Thursday, January 17, 2008

The Supremes sing in unison on this

This in from the Wall Street Journal's law blog.

Of course here in Texas going to law school nobody drilled into our head any notions about the court system in new York.

“Party conventions, with their attendant ‘smoke-filled rooms’ and domination by party leaders, have long been an accepted manner of selecting party candidates… While a state may determine it is not desirable and replace it, it is not unconstitutional.”

They’re not the funniest or most polarizing words to ever come from Justice Scalia’s pen, but they couldn’t be clearer. They come from his opinion, representing a unanimous Court, that came down earlier today, New York State Board of Elections v. Lopez-Torres. Here’s the opinion and the NYT’s take.

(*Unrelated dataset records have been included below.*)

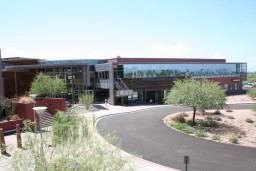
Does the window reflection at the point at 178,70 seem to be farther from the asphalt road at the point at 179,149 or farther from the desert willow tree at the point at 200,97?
the asphalt road at the point at 179,149

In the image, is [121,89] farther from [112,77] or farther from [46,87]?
[46,87]

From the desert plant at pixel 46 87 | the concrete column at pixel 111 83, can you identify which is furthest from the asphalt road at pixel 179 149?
the concrete column at pixel 111 83

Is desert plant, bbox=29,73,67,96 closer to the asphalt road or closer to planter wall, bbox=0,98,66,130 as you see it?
planter wall, bbox=0,98,66,130

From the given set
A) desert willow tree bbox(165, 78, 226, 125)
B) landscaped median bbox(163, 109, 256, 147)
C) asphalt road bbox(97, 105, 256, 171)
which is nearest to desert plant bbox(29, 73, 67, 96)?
asphalt road bbox(97, 105, 256, 171)

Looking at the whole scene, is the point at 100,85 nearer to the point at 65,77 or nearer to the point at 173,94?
the point at 65,77

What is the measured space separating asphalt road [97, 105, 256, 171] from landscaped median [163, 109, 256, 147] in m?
0.93

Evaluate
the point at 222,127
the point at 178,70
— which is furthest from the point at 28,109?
the point at 178,70

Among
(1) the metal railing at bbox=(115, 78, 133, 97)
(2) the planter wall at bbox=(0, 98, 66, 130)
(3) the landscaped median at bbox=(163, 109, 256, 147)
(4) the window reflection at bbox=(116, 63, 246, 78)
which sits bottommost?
(3) the landscaped median at bbox=(163, 109, 256, 147)

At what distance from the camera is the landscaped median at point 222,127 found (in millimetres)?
16987

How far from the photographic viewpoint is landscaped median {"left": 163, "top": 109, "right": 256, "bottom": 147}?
16987 mm

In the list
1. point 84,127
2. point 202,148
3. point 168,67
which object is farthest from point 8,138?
point 168,67

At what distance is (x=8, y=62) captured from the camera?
44.1m

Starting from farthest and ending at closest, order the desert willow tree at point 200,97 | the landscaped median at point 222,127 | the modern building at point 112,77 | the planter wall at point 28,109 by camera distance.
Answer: the modern building at point 112,77
the desert willow tree at point 200,97
the planter wall at point 28,109
the landscaped median at point 222,127

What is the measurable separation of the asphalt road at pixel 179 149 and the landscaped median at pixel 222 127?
3.04ft
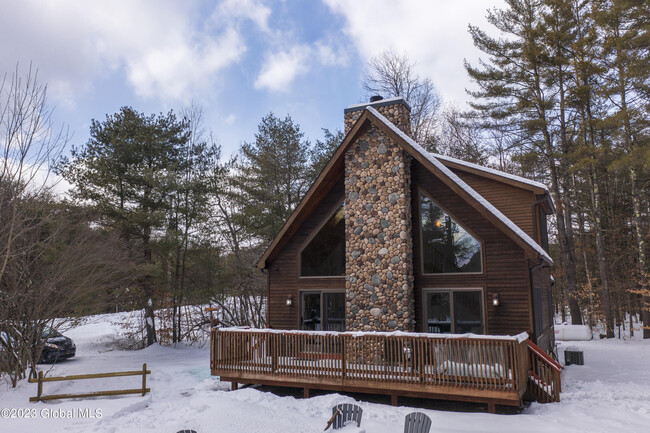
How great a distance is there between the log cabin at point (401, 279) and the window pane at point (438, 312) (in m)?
0.02

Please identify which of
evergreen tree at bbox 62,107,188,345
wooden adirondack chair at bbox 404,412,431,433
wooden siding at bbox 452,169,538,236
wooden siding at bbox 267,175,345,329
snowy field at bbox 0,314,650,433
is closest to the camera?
Answer: wooden adirondack chair at bbox 404,412,431,433

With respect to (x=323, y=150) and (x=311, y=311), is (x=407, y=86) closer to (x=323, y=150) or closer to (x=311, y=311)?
(x=323, y=150)

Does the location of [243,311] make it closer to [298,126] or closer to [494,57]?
[298,126]

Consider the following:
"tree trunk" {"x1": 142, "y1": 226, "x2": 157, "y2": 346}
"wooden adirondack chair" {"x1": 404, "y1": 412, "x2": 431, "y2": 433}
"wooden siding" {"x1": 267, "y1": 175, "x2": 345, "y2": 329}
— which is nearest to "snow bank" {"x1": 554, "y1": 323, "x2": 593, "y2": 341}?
"wooden siding" {"x1": 267, "y1": 175, "x2": 345, "y2": 329}

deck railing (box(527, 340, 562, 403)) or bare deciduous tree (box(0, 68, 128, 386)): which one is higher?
bare deciduous tree (box(0, 68, 128, 386))

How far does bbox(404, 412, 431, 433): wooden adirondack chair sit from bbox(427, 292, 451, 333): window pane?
4.41 metres

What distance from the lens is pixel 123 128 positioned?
19.0 meters

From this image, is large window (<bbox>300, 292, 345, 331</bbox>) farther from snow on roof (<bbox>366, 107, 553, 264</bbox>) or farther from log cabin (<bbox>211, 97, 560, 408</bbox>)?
snow on roof (<bbox>366, 107, 553, 264</bbox>)

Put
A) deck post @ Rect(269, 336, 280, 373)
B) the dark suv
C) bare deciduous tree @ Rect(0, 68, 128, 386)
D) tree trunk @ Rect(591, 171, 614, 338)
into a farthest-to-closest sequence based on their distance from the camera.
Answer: tree trunk @ Rect(591, 171, 614, 338), the dark suv, deck post @ Rect(269, 336, 280, 373), bare deciduous tree @ Rect(0, 68, 128, 386)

The decision overturned both a federal district judge in Brooklyn and the Second Circuit, each of which had shot down New York State’s unique judicial convention system for nominating State Supreme Court Justices*. Under the system, in order to win a party’s nomination to the ballot, a candidate must first get the approval of his or her political party. The Court today ruled that prohibiting use of the convention system violated the First Amendment rights of the Brooklyn Democratic Party. “A political party has a First Amendment right to limit its membership as it wishes, and to choose a candidate-selection process that will in its view produce the nominee who best represents its political platform,” Justice Scalia wrote.

The justices rejected a lawsuit brought by Margarita Lopez Torres, a Brooklyn Surrogate Court judge who, as an elected Civil Court judge, tried unsuccessfully to get the Brooklyn Democratic Party’s backing to run for State Supreme Court.

Ted Olson at Gibson Dunn and Andrew Rossman at Akin Gump handled the argument for the Board of Elections. Retired Cravath partner F.A.O. Schwartz Jr. handled the argument for Lopez-Torres.

* We must had this explained to us a dozen times during our first week of law school (in Michigan), way back in 1993, that the highest court in New York is called the Court of Appeals, while trial courts go by the name Supreme Court. Before we knew the names of our professors or what a “tortfeasor” was, we had this little piece of (admittedly important) arcana drilled into our skulls.